**EXTRAIT CHOISI:**

========================

Mais l'histoire plus ancienne met en évidence des influences différentes : allemande (14e siècle) puis suédoise en Estonie, uniquement suédoise en Lettonie à partir du 17e siècle ; le territoire lituanien connaît quant à lui la création d'un Etat polono-lituanien au 16e siècle.
Ceci explique certaines différences de compositions ethniques actuellement. Ainsi, vit en Lituanie une minorité polonaise (7 % de la population) qui n'existe pas chez ses sœurs du Nord. Par contre, en Estonie et en Lettonie, la population russe (soit 26 % et 29,6 %) est fortement représentée au regard du pourcentage de la population totale et des autres minorités, bien plus qu'en Lituanie (7 %). La population est beaucoup plus homogène en Lituanie – qui est par ailleurs le plus peuplé des trois Etats – qu'elle ne l'est en Lettonie et en Estonie.
Cette relative homogénéité lituanienne a facilité l'édification d'une loi en 1989, amendée en 1991, qui accorde à tous les citoyens de la République de Lituanie, quelle que soit leur origine ethnique, une égalité des droits politiques, économiques et sociaux. La loi garantit également le respect de leur intégrité culturelle et de leur droit d'expression.

========================

**EXTRAIT DES DONNÉES:**
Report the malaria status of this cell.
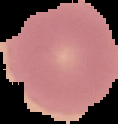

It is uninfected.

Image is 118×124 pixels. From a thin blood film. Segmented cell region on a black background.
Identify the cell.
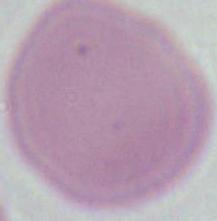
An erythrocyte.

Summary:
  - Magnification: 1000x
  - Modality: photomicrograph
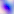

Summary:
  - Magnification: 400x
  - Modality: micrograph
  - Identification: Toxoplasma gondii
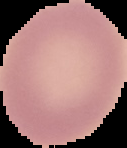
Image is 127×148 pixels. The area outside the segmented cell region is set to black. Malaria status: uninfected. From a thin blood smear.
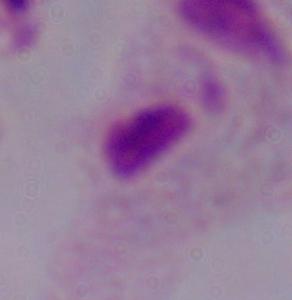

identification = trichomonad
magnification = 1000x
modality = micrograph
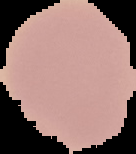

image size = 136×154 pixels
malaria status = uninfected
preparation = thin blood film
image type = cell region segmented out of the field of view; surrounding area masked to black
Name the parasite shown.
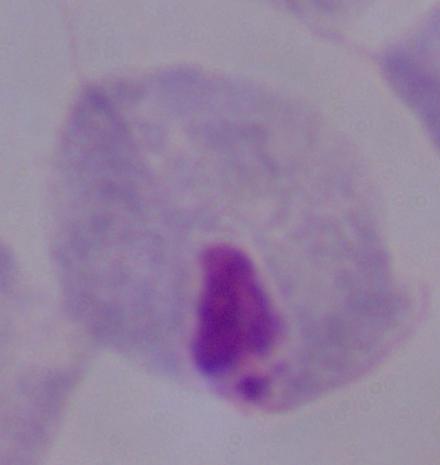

========================

**CONSIGNES ÉCRITES:**
[1] Répondez à ces questions sur le texte sur les États baltes :
(a) À quel siècle un État polono-lituanien a-t-il été créé sur le territoire lituanien ?
(b) Quelle part de la population de la Lituanie représente la minorité polonaise ?
(c) En quelle année la loi lituanienne de 1989 a-t-elle été amendée ?
[2] Poursuivez le texte sur les États baltes après sa dernière phrase.
Les lignes n'ont aucun rapport avec le texte sur les États baltes.

**RÉSULTATS DE L'EXERCICE:**
[1]
(a) Au 16e siècle.
(b) 7 % de la population.
(c) En 1991.

[2]
En Lettonie par contre, des tensions politiques persistent sur la question de l'accès à la citoyenneté et des droits civiques et éducatifs (droit à recevoir une instruction en langue russe) de la large population russophone. L'été dernier encore, cette question a entraîné des manifestations à Riga, devant les ambassades de certains des Etats de l'Union européenne.
L'Estonie, de par sa position géographique maritime, a quant à elle vu passer ou s'installer des représentants de divers peuples et cultures. Tout cela a laissé une trace dans l'histoire estonienne, et notamment la tolérance et le respect des Estoniens envers les représentants d'autres peuples et cultures. C'est ainsi que l'Estonie a été le premier pays en Europe (première moitié du 20e siècle) à adopter une loi sur l'autonomie culturelle, garantissant aux différentes ethnies vivant en Estonie le droit de sauvegarder et de développer leurs cultures nationales.
L'histoire explique également les dominances religieuses actuelles. Rappelons-nous des influences propres à chaque Etat balte, telles que détaillées plus haut.
Elles nous permettent de comprendre pourquoi l'Estonie est majoritairement de confession luthérienne (la réforme née en Allemagne a été diffusée suite à la conversion du Grand maître de l'ordre teutonique ; ainsi la doctrine de Luther était connue au milieu du 16e siècle partout où les Allemands exerçaient une domination).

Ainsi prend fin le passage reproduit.